Vendre du lait est plus complexe que vendre des télés

James Allen, Le Tour Des Ponts, Saint-Anselme

Dans cette chronique, je tente de mieux vous faire comprendre chaque mois les réalités de l’agriculture et de ceux qui en en vivent. Mon prédécesseur à la présidence de la Fédération de l’UPA de la Chaudière-Appalaches, M. Paul Doyon, avait lancé une série de soupers conférences dans chaque MRC de la région afin d’expliquer lui aussi aux non-agriculteurs les réalités de notre profession. Le 10 janvier dernier, c’était au tour de Bellechasse de recevoir sa visite, au Centre communautaire de Saint-Lazare. Parmi les nombreux points qu’il a abordés, un a retenu davantage mon attention et se nomme l’exception agricole.

En 1938, un certain économiste nommé M. John Kenneth Galbraith s’y est intéressé. Cet économiste de renom possédait la double nationalité canadienne et américaine, et a été conseiller de plusieurs présidents américains au milieu du dernier siècle. Dans sa théorie, M. Galbraith affirmait qu’on ne peut pas traiter l’agriculture sur le même pied d’égalité que les autres secteurs économiques, en raison de réalités qui lui sont propres. Selon l’exception agricole, quatre points distinguent donc l’agriculture des autres secteurs d’activité économique:
1. Imprévisibilité des récoltes D’une saison à l’autre, les récoltes ne sont jamais identiques. La production est donc imprévisible en raison du climat, des maladies, etc. Pour un fabricant de téléviseurs, c’est plus facile de prévoir la quantité d’appareils qui pourront être produits en cours d’année, comparativement à un producteur acéricole, par exemple.
2. Périssabilité des produits Si je produisais des téléviseurs, ce ne serait pas grave si je ne les vendais pas dans le mois qui suit. Par contre, si je produis des légumes, je dois écouler ma production assez rapidement. C’est aussi le cas quand je produis du lait: chaque matin, les vaches attendent d’être traites peu importe si le lait de la veille est vendu ou non.
3. Atomicité des producteurs Il y a des milliers de producteurs agricoles au Québec et des millions dans le monde. Dans un contexte de mondialisation où des multinationales de l’alimentation dominent le marché, ces millions de producteurs ne vendent qu’à quelques acheteurs. Dans les pays où les producteurs ne possèdent pas d’union comme l’UPA, le pouvoir de négociation des agriculteurs devient réduit par rapport aux quelques gros acheteurs. Quant aux fabricants de téléviseurs, étant eux-mêmes de grandes multinationales, il leur est plus facile de négocier leur prix de vente aux entreprises de détail qui les redistribuent dans leurs magasins.

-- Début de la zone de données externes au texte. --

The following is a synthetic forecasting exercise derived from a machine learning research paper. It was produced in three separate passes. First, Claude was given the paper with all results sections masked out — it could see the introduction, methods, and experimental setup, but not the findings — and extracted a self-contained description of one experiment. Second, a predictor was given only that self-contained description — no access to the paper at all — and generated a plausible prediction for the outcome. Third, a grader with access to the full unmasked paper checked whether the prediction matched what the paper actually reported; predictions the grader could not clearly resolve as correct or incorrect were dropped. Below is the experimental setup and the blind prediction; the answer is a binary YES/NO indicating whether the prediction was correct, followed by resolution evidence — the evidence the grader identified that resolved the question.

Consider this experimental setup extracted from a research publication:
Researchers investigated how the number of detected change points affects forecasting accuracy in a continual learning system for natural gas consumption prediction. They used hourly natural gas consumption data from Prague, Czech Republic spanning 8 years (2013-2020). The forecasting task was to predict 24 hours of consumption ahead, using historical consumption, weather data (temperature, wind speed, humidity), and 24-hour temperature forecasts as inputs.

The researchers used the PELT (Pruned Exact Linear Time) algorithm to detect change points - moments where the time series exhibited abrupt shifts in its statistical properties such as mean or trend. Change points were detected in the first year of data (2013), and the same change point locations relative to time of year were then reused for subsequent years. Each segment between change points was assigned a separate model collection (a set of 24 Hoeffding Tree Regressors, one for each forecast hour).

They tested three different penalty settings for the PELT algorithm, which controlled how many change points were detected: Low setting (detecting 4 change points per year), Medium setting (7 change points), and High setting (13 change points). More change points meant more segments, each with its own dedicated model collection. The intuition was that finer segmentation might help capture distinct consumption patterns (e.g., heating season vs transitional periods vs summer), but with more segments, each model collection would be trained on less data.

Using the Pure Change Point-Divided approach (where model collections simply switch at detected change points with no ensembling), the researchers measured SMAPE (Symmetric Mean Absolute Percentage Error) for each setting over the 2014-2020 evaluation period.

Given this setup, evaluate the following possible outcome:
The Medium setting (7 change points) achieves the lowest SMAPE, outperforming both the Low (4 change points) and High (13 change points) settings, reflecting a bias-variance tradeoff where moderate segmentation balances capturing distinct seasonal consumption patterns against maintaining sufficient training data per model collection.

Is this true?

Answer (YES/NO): NO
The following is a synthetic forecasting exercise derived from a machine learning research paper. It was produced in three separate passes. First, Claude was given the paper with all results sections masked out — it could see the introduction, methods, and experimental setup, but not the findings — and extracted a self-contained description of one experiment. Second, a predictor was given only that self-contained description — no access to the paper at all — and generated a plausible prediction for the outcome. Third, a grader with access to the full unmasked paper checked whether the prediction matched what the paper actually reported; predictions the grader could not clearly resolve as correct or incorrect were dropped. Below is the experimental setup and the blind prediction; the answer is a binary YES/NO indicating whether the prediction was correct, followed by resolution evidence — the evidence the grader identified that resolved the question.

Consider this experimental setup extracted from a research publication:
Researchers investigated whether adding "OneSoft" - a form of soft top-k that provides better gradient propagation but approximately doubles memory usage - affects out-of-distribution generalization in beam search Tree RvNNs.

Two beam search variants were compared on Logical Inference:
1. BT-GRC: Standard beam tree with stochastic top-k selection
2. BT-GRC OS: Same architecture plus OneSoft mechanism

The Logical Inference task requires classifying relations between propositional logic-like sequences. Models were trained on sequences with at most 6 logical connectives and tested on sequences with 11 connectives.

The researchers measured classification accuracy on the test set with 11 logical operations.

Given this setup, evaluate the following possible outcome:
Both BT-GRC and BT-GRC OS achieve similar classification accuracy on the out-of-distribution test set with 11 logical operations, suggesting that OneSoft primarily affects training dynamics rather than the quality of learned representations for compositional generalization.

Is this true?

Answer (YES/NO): YES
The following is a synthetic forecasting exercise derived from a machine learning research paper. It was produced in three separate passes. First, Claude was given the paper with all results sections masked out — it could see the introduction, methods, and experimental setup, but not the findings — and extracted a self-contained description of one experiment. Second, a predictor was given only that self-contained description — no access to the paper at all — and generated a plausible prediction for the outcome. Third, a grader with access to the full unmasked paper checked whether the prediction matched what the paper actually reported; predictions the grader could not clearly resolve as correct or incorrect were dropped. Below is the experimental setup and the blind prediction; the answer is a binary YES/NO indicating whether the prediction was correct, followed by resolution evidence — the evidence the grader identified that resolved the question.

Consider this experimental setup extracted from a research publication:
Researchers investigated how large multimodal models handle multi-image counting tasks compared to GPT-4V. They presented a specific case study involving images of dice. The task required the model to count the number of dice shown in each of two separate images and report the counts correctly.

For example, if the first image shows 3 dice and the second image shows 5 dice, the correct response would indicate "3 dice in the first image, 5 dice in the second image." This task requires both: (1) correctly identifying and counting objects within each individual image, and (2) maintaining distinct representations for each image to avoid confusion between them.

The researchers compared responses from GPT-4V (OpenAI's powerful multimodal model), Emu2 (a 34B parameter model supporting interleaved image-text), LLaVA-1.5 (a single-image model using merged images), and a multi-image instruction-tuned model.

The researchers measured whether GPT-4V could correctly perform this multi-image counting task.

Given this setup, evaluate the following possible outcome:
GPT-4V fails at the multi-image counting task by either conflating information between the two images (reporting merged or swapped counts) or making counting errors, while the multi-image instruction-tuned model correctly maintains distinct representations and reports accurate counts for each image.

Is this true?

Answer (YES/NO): YES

4. Inélasticité de la demande par rapport au prix Une famille de cinq personnes pourrait décider d’avoir cinq téléviseurs dans la maison, un pour chaque membre de la famille. Elle pourrait choisir cinq téléviseurs vendus au rabais en estimant faire une bonne affaire. Les cinq appareils pourraient fonctionner en même temps. Par contre, quel intérêt aurait cette même famille à s’acheter cinq sacs d’oignons en spécial chaque mois s’ils n’en consomment qu’un seul? C’est ici que l’agriculture est différente: il y a une limite à ce que l’on peut boire et manger, donc il y a une limite à pouvoir baisser le prix des aliments en présumant que les consommateurs en achèteront davantage.

Même si cette théorie est sortie en 1938, elle demeure plus actuelle que jamais. En effet, les raisons historiques pour lesquelles les États ont, à la fin des années 30, commencé à mettre en place des mesures visant à stabiliser et à soutenir les prix et les revenus agricoles sont encore bien présentes: volatilité des prix liée à la globalisation des marchés, fréquence d’événements climatiques extrêmes, épisodes de maladies des élevages ou des cultures, etc. C’est pourquoi, comme je le disais d’entrée de jeu, produire et vendre du lait, ou toute autre denrée agricole, s’avèrent plus compliqué que de produire et vendre un quelconque autre produit de consommation.